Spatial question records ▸
- - - - -

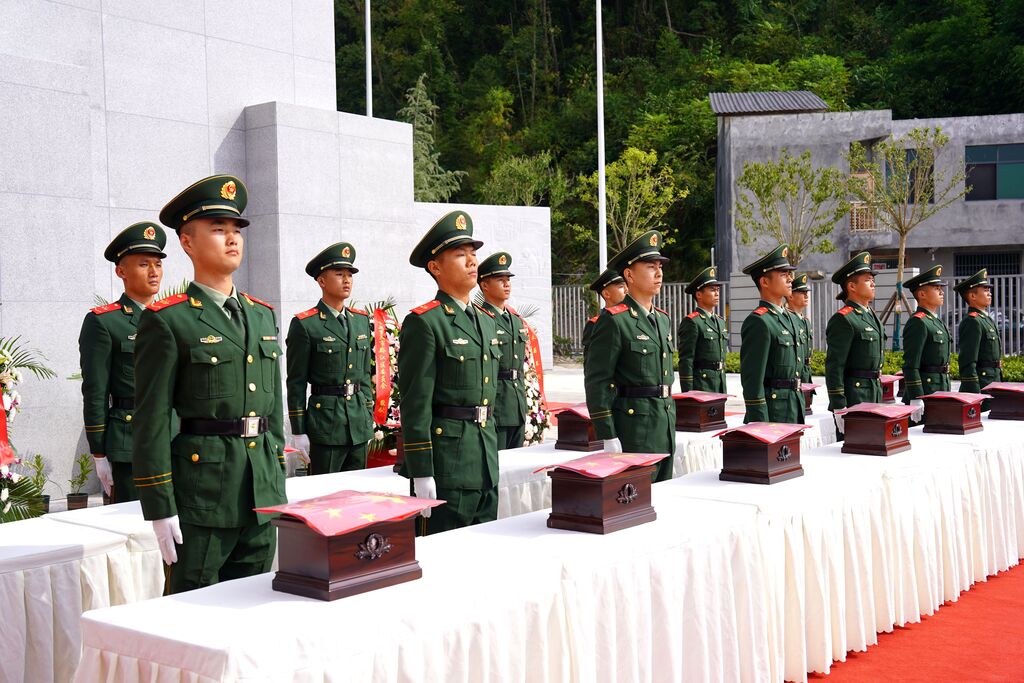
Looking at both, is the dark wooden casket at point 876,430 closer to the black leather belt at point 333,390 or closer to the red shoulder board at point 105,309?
the black leather belt at point 333,390

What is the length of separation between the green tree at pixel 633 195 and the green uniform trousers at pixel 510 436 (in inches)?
785

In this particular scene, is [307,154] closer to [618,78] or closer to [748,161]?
[748,161]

- - - - -

Directive ▸
Write out the lines above word for word, leaving out the pictures.

Result for this task ▸
Looking at both, is the dark wooden casket at point 876,430 closer to the black leather belt at point 333,390 or closer to the red shoulder board at point 105,309?
the black leather belt at point 333,390

What is the length of separation between the green tree at pixel 633 195 and the green uniform trousers at pixel 510 436 (in inches)?
785

In this particular scene, is [307,154] closer to [618,78] or closer to [748,161]?
[748,161]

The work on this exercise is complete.